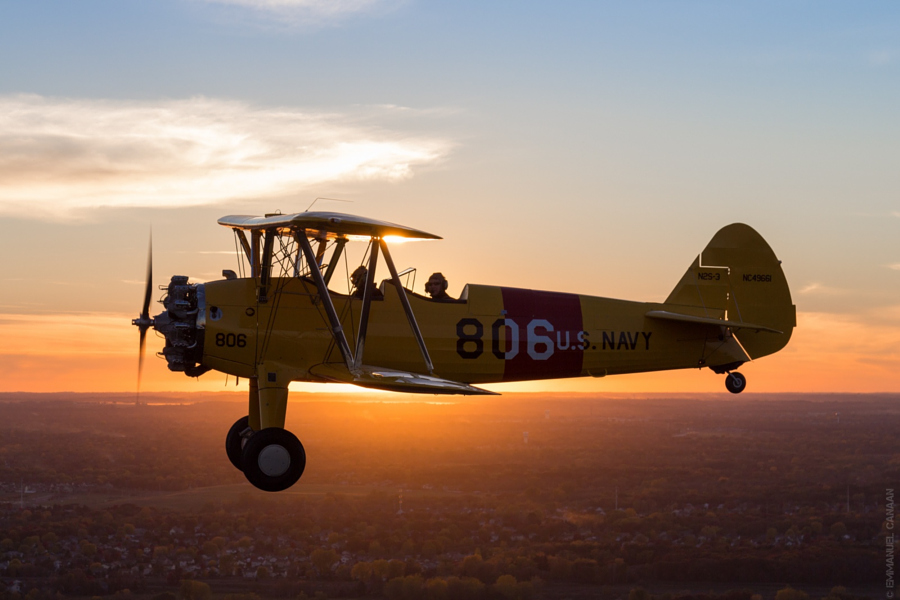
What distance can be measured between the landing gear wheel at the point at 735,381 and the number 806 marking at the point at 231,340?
981 centimetres

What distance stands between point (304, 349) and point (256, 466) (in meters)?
2.23

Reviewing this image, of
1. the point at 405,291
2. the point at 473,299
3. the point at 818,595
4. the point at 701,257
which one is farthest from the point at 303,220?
the point at 818,595

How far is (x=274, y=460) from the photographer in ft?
51.5

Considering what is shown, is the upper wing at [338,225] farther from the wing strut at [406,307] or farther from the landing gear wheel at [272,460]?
the landing gear wheel at [272,460]

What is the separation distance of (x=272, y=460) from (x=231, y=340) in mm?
2256

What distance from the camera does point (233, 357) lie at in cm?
1662

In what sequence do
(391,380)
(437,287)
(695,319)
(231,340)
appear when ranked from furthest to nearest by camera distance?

* **Exercise details**: Render the records above as a Markdown table with the columns "Row" and "Line," giving each non-blank line its own numbered row. Omit blank lines and leave the picture out of the table.

* **Response below**:
| Row | Line |
|---|---|
| 1 | What distance can be measured between the landing gear wheel at the point at 735,381 and the number 806 marking at the point at 231,340? |
| 2 | 981 centimetres |
| 3 | What distance stands between point (304, 349) and point (256, 466) (in meters)? |
| 4 | 2.23 |
| 5 | Reviewing this image, of |
| 6 | 1. the point at 405,291 |
| 7 | 2. the point at 473,299 |
| 8 | 3. the point at 818,595 |
| 9 | 4. the point at 701,257 |
| 10 | which one is farthest from the point at 303,220? |
| 11 | the point at 818,595 |
| 12 | How far is (x=274, y=460) from the photographer in ft? |
| 13 | 51.5 |
| 14 | Considering what is shown, is the upper wing at [338,225] farther from the wing strut at [406,307] or farther from the landing gear wheel at [272,460]? |
| 15 | the landing gear wheel at [272,460] |
| 16 | What is the separation distance of (x=272, y=460) from (x=231, y=340) in mm? |
| 17 | 2256 |
| 18 | What distance from the camera does point (233, 357) lie at in cm? |
| 19 | 1662 |
| 20 | In what sequence do |
| 21 | (391,380) |
| 22 | (437,287) |
| 23 | (695,319) |
| 24 | (231,340) |
| 25 | appear when ranked from furthest to nearest by camera distance? |